**Problem to work on**
Copy out the records verbatim, beginning at the line containing "Which is the" and continuing through the line containing "0.06 meters", with both of those lines included.
==== Data ====
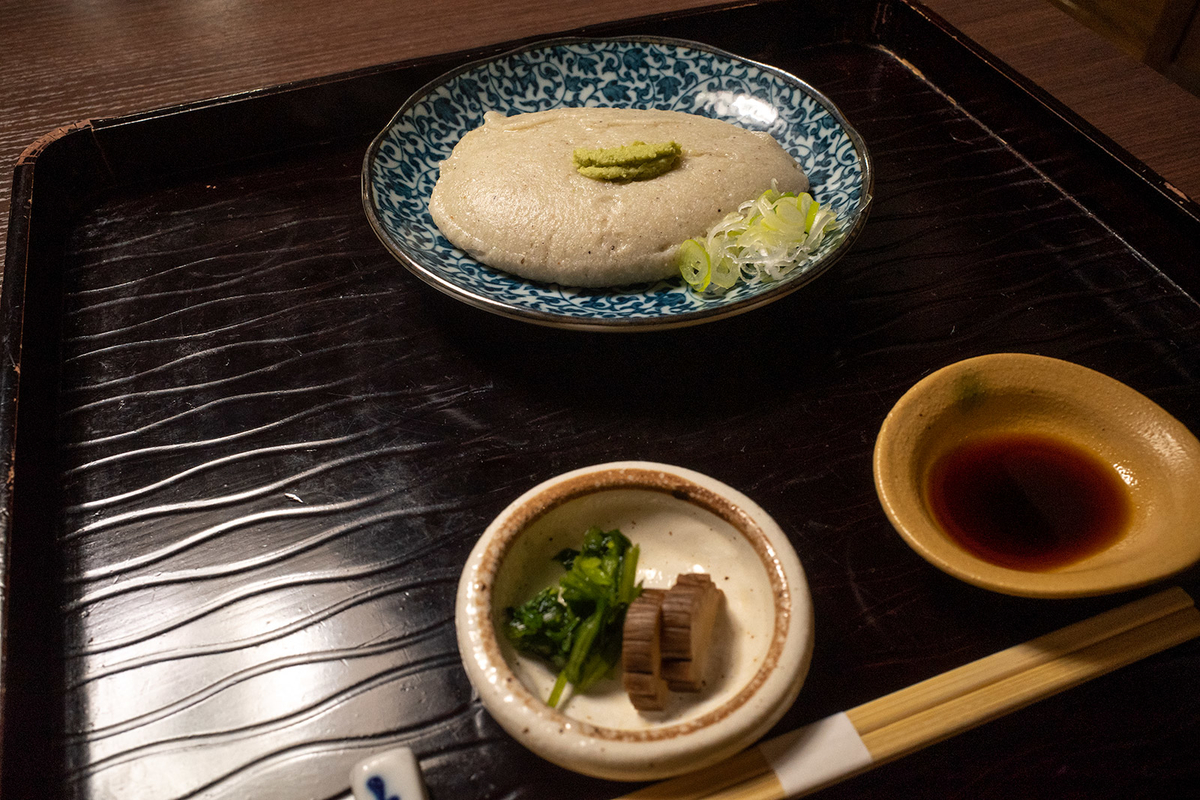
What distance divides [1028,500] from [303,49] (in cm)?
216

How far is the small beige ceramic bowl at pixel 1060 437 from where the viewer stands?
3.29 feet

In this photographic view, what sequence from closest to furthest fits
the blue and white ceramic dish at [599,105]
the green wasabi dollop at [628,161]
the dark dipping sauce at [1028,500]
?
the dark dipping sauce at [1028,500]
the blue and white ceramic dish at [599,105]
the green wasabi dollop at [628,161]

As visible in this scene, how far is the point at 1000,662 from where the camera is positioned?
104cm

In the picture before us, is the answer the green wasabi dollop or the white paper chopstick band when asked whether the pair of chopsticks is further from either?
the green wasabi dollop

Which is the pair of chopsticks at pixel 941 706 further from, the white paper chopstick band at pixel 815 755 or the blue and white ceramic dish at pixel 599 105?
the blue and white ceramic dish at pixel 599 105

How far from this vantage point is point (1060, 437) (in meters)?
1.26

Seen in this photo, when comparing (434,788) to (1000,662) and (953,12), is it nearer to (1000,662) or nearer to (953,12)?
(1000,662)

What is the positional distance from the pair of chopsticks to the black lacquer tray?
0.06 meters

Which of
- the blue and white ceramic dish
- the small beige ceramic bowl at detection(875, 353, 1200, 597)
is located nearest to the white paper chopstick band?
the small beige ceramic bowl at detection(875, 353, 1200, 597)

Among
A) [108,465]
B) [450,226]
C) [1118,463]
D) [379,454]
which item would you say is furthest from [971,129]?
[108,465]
====
==== Data ====
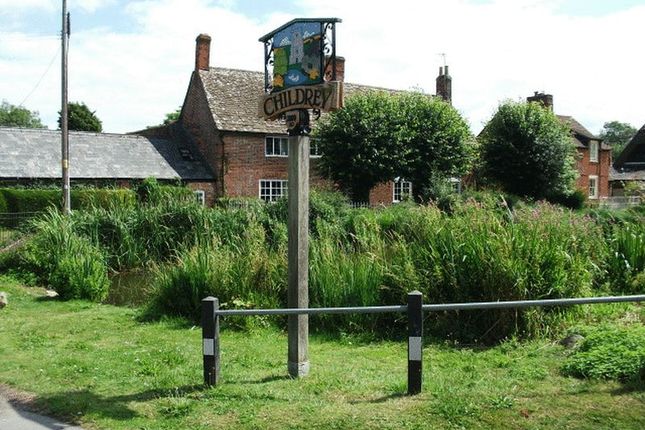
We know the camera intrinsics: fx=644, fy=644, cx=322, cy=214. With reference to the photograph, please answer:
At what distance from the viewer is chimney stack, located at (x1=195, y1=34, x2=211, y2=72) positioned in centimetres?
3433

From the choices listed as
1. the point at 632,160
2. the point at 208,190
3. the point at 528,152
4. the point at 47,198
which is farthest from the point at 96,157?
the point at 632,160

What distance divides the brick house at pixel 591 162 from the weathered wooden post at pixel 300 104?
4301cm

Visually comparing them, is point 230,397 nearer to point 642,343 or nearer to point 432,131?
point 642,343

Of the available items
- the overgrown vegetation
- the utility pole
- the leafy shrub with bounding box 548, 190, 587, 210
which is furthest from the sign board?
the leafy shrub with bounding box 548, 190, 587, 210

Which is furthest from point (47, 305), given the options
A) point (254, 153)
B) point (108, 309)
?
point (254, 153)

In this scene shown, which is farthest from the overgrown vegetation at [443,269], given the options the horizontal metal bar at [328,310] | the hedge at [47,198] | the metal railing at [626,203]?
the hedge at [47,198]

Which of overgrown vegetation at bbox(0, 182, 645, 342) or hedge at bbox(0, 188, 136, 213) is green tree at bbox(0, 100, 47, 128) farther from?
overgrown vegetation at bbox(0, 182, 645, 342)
====
**Response to the exercise**
Which is the pair of chopsticks at pixel 941 706 further from, the white paper chopstick band at pixel 815 755 or the blue and white ceramic dish at pixel 599 105?
the blue and white ceramic dish at pixel 599 105

How far from this vantage point is point (1060, 437) (in meters)?
1.26

Seen in this photo, when comparing (434,788) to (1000,662) and (953,12), is it nearer to (1000,662) or nearer to (953,12)?
(1000,662)

What is the positional distance from the pair of chopsticks to the black lacquer tray?
0.06 meters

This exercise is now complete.